#### [WORK ORDER]
Reproduce every record below without changing a single character.

Top of DATA

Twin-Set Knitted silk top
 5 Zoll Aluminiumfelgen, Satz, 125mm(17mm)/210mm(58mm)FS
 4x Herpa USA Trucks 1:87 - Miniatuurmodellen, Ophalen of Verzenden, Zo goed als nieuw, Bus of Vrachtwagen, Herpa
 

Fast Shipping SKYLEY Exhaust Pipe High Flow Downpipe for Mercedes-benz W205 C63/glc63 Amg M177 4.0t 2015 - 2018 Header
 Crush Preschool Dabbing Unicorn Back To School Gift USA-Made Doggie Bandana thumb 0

Bottom of DATA

#### [TASK RESULT]
Twin-Set Knitted silk top
 5 Zoll Aluminiumfelgen, Satz, 125mm(17mm)/210mm(58mm)FS
 4x Herpa USA Trucks 1:87 - Miniatuurmodellen, Ophalen of Verzenden, Zo goed als nieuw, Bus of Vrachtwagen, Herpa
 

Fast Shipping SKYLEY Exhaust Pipe High Flow Downpipe for Mercedes-benz W205 C63/glc63 Amg M177 4.0t 2015 - 2018 Header
 Crush Preschool Dabbing Unicorn Back To School Gift USA-Made Doggie Bandana thumb 0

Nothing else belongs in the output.